Work to be completed |
A single number is required: the count of lines in the records below that contain the word "provides".

Data |
╭──

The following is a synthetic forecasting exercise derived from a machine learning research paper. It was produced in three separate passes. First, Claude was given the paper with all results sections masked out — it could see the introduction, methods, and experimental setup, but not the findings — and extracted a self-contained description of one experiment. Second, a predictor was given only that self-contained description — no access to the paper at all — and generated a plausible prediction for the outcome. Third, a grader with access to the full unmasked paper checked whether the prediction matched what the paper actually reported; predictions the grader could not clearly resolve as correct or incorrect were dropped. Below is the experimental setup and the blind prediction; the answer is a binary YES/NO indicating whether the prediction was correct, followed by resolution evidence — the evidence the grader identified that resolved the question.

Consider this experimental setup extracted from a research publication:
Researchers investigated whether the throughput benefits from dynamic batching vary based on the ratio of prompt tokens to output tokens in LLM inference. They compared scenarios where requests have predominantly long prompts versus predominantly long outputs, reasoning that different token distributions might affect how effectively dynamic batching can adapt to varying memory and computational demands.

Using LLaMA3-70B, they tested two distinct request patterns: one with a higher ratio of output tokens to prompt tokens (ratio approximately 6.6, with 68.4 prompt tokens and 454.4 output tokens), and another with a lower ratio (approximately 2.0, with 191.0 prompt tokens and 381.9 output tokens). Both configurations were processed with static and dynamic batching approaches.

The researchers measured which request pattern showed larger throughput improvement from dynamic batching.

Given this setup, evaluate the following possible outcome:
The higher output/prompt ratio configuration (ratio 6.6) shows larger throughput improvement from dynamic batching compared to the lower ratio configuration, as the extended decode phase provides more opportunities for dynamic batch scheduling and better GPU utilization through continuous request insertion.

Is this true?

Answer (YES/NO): NO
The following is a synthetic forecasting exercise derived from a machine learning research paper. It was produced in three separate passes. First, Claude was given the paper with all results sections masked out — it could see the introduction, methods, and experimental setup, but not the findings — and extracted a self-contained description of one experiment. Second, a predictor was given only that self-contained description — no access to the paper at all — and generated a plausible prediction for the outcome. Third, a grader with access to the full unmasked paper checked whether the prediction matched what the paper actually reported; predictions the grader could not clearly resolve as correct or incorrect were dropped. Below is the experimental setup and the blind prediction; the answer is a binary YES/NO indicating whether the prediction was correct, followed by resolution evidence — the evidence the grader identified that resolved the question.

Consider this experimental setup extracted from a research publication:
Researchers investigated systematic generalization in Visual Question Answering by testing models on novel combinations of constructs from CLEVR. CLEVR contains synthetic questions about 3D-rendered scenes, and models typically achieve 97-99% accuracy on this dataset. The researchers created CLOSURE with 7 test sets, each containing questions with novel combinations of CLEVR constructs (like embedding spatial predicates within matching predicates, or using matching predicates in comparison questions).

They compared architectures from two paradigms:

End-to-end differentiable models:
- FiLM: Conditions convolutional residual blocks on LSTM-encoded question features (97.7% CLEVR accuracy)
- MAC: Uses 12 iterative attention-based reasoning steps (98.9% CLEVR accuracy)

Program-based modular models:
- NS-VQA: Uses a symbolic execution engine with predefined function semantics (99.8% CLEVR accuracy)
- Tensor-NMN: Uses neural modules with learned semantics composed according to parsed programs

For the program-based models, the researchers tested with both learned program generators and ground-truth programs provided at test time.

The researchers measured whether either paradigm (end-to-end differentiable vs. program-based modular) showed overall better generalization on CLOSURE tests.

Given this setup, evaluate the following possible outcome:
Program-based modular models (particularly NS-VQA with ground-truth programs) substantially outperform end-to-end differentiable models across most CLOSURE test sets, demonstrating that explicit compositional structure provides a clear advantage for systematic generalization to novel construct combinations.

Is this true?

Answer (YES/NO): NO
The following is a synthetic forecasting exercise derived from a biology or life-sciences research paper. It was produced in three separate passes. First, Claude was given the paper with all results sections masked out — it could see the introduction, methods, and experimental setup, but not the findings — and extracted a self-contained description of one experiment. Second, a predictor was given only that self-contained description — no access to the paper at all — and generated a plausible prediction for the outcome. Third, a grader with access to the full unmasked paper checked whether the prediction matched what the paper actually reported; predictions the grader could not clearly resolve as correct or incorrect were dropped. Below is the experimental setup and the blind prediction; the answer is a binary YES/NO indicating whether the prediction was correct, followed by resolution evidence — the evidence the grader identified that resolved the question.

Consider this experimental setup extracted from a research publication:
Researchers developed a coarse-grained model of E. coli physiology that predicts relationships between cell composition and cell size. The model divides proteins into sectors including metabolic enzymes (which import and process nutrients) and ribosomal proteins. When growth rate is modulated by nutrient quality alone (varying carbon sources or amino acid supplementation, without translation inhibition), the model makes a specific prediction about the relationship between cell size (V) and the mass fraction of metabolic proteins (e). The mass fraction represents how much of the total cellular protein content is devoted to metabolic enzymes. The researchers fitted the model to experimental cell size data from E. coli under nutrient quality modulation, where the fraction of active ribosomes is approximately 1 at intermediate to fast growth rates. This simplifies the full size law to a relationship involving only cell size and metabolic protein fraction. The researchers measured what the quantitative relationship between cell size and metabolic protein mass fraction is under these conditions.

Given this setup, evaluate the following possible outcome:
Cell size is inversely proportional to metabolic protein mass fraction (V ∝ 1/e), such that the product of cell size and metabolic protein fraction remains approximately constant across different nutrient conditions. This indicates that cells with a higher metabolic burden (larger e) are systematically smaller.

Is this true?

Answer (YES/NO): YES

╰──

Expected answer |
2